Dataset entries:
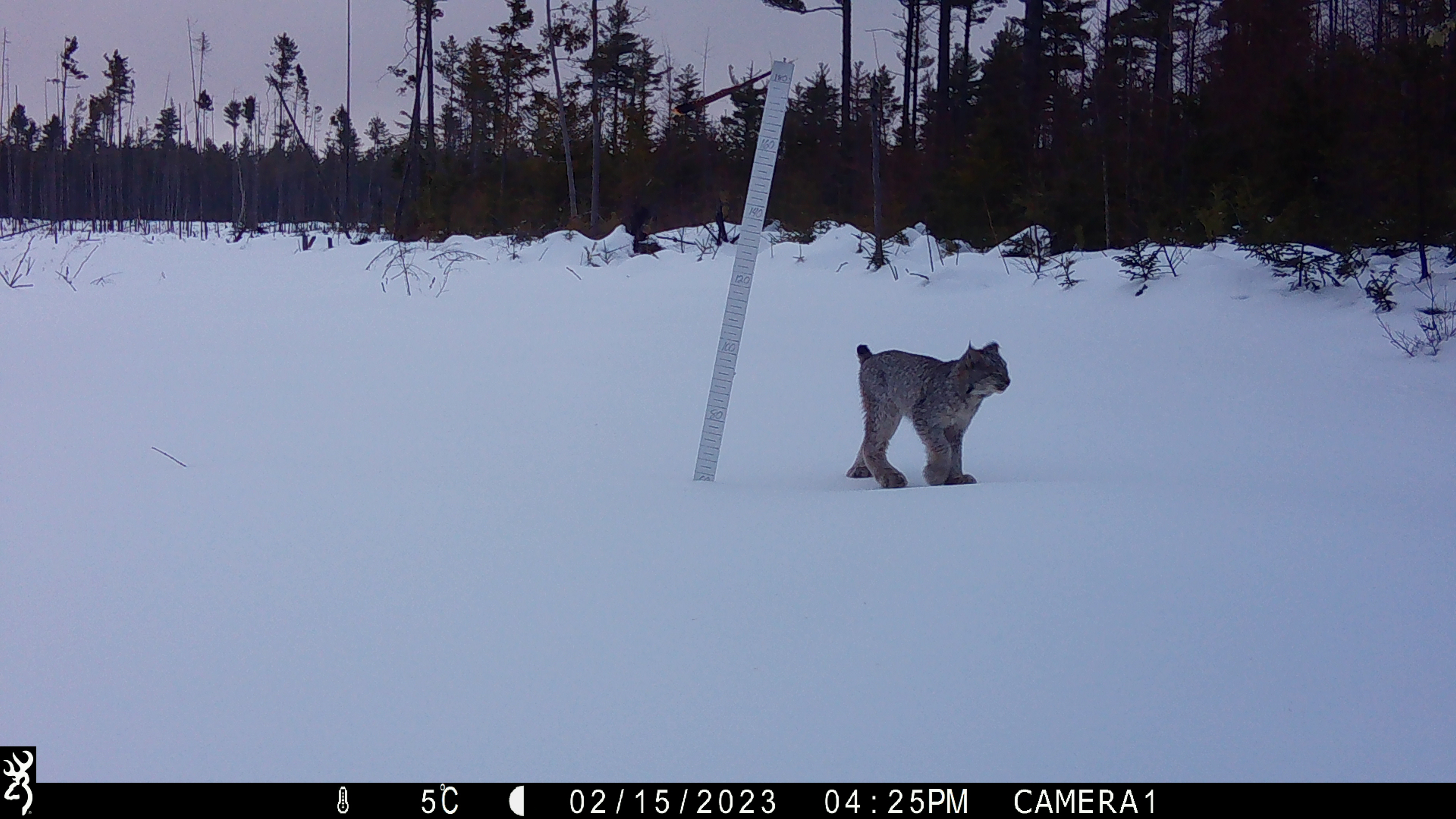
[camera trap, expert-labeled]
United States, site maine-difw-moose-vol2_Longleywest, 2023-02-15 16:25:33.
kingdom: Animalia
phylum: Chordata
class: Mammalia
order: Carnivora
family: Felidae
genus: Lynx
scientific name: Lynx canadensis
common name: canada lynx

- _TASK BRIEF_
Would you copy out the data exactly, leaving every picture out?

- _PROBLEM SOLUTION_
[camera trap, expert-labeled]
United States, site maine-difw-moose-vol2_Longleywest, 2023-02-15 16:25:33.
kingdom: Animalia
phylum: Chordata
class: Mammalia
order: Carnivora
family: Felidae
genus: Lynx
scientific name: Lynx canadensis
common name: canada lynx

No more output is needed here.